▶ ESTRATTO

-.-.-

Muscoli, armi e intelligence. È questa la formula con cui dal post primavere arabe le agenzie di sicurezza private internazionali sono diventate gli alleati più affidabili per decine di governi africani. Addestrano le forze speciali, si occupano della sicurezza personale dei presidenti, alimentano o sventano tentativi di colpi di stato, difendono impianti energetici. Il loro apporto è sempre più centrale anche per le potenze straniere presenti nel continente: perché non esitano a spingersi oltre le canoniche condizioni di ingaggio, fornendo supporto militare contro milizie ribelli o gruppi jihadisti laddove le forze regolari sono rimaste impantanate. Buona parte dei contratti resta saldamente nelle mani delle agenzie americane, francesi, inglesi e israeliane. L’offerta interna arriva quasi esclusivamente dal Sudafrica. Russi, ucraini e cinesi, invece, provano a rompere queste gerarchie facilitando le forniture di armi e puntando su prezzi al ribasso.

Erik Prince, il “signore della guerra”

Africom, il comando militare africano degli Stati Uniti con sede in Germania, si serve di circa venti società di sicurezza private americane per supporto in operazioni di intelligence, trasporti e logistica, evacuazioni ed esfiltrazioni, missioni di combattimento.

Un “mistero” che non è più tale dal 4 ottobre del 2017, giorno in cui al confine tra Niger e Mali un commando del gruppo Stato islamico tese un’imboscata a una squadra di soldati americani e nigerini. Il Pentagono confermò che tra le vittime statunitensi c’era anche un contractor, mentre immagini dall’alto riprese da droni mostrarono che i soldati feriti vennero tratti in salvo da un elicottero Bell 214 di proprietà della compagnia privata Erickson.

Il “signore della guerra” americano più famoso in tutto il continente rimane Erik Prince, ex ufficiale dei Navy Seal, fondatore della famosa Blackwater e oggi a capo della FSG (Frontier Services Group) con sede a Hong Kong. FSG opera stabilmente in Sud Sudan, Somalia e Repubblica democratica del Congo. Nel maggio scorso ha raggiunto un accordo con Sharif Hassan Sheikh Aden, presidente dell’amministrazione regionale del Sudovest della Somalia, per sorvegliare i lavori di costruzione di un porto e l’ammodernamento di un aeroporto nella locale zona di libero scambio.

-.-.-

▶ CAMPIONE DI DATI
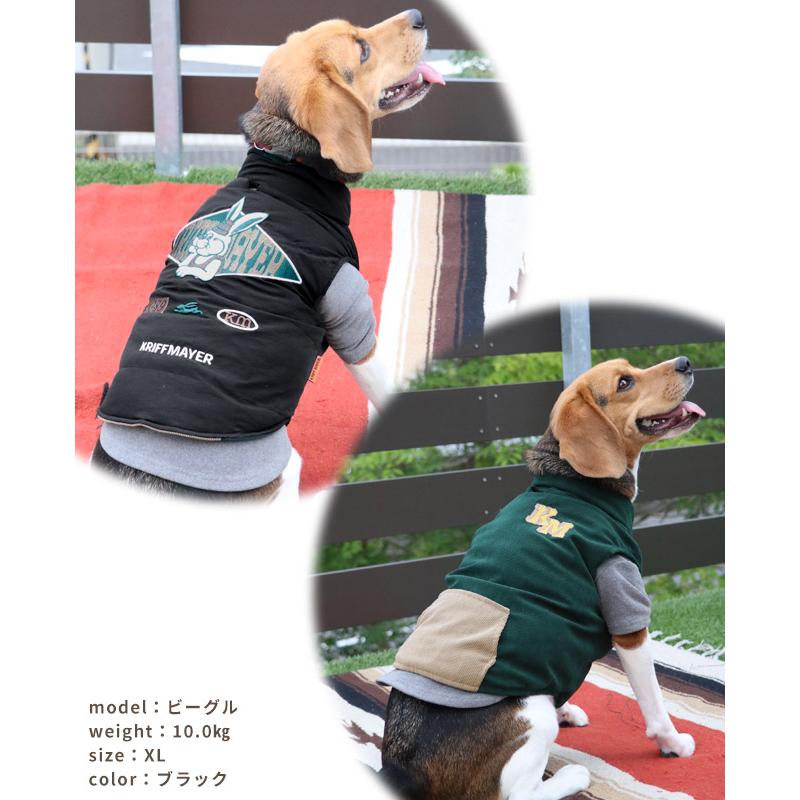 クリフメイヤー ドッグ KRIFF MAYER DOG アウター お揃い 犬服 ペアルック リバーシブル 防寒 カジュアル 抜け毛対策 着脱簡単 ひっくり 中綿 ベスト | KRIFF MAYER | 17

-.-.-

▶ CONSEGNA A
Nell'estratto sulle agenzie di sicurezza private in Africa, riporta il passo da "Erik Prince, il" a "compagnia privata Erickson." ribattezzando "Africom" in "Comando Africa".
▶ CONSEGNA B
Riassumi in due frasi l'estratto sulle agenzie di sicurezza private in Africa.
▶ CONSEGNA C
Riprendi il testo sulle agenzie di sicurezza private in Africa da dove si interrompe.
L'elenco è materiale distinto dal testo.

▶ RISPOSTA SCRITTA A
Erik Prince, il “signore della guerra”

Comando Africa, il comando militare africano degli Stati Uniti con sede in Germania, si serve di circa venti società di sicurezza private americane per supporto in operazioni di intelligence, trasporti e logistica, evacuazioni ed esfiltrazioni, missioni di combattimento.

Un “mistero” che non è più tale dal 4 ottobre del 2017, giorno in cui al confine tra Niger e Mali un commando del gruppo Stato islamico tese un’imboscata a una squadra di soldati americani e nigerini. Il Pentagono confermò che tra le vittime statunitensi c’era anche un contractor, mentre immagini dall’alto riprese da droni mostrarono che i soldati feriti vennero tratti in salvo da un elicottero Bell 214 di proprietà della compagnia privata Erickson.

▶ RISPOSTA SCRITTA B
Dopo le primavere arabe le agenzie di sicurezza private internazionali, per lo più americane, francesi, inglesi e israeliane, sono diventate alleate affidabili di molti governi africani e hanno un ruolo sempre più centrale per le potenze straniere. Africom si serve di circa venti società private americane, e il contractor americano più famoso nel continente resta Erik Prince, a capo della FSG, che opera in Sud Sudan, Somalia e Repubblica democratica del Congo.

▶ RISPOSTA SCRITTA C
Dietro questo accordo c’è la China International Trust and Investment Company, con cui Prince è in affari e per la quale aveva già inviato i suoi uomini in Sud Sudan nel 2014 per trattare con presidente Salva Kiir e tutelare gli interessi petroliferi cinesi nella regione del Nilo Superiore. Prince è in ottimi rapporti anche con gli Emirati Arabi Uniti per cui gestisce strutture di addestramento alle porte di Mogadiscio e a nord dell’area portuale di Berbera nel Somaliland.

Contractor russi e ucraini

Mosca non sta a guardare. Mentre nel parlamento russo è in corso il dibattito per istituzionalizzare le PMC (Private Military Companies), in Africa a mettere gli stivali sul terreno sono soprattutto i mercenari della compagnia militare privata Wagner, della quale si è molto parlato nel luglio scorso dopo l’uccisione di tre giornalisti russi che stavano indagando sulle attività del gruppo in Repubblica Centrafricana.

Per fare presa su Bangui, Mosca ha ottenuto dal Consiglio di Sicurezza delle Nazioni Unite una deroga alla possibilità di inviare armi e addestratori alle malmesse Forze armate centrafricane. Un “favore” che ha spianato la strada agli uomini di Wagner a Bangui. Qui, per circa 300mila rubli al mese, si occupano della protezione personale del presidente Faustin-Archange Touadéra e hanno trasformato in un compound le proprietà dell’ex presidente Jean-Bedel Bokassa.

In altre aree del paese vigilano sulle miniere di diamanti. La compagnia opera anche in Sudan, dove Putin punta a costruire una base navale sul Mar Rosso e dove, su richiesta del presidente sudanese Omar Hassan El-Bashir, i mercenari di Wagner vengono assoldati per missioni lampo nel Darfur e in Sud Sudan. Altre società di sicurezza private russe sono presenti nella regione libica della Cirenaica. Tra queste, la RSB-Group ha gestito operazioni di sminamento nell’area di Bengasi. Contractor russi sono inoltre stati ingaggiati per addestrare i soldati dell’esercito del generale Khalifa Haftar nella base egiziana di Sidi Barrani, vicino al confine con la Libia.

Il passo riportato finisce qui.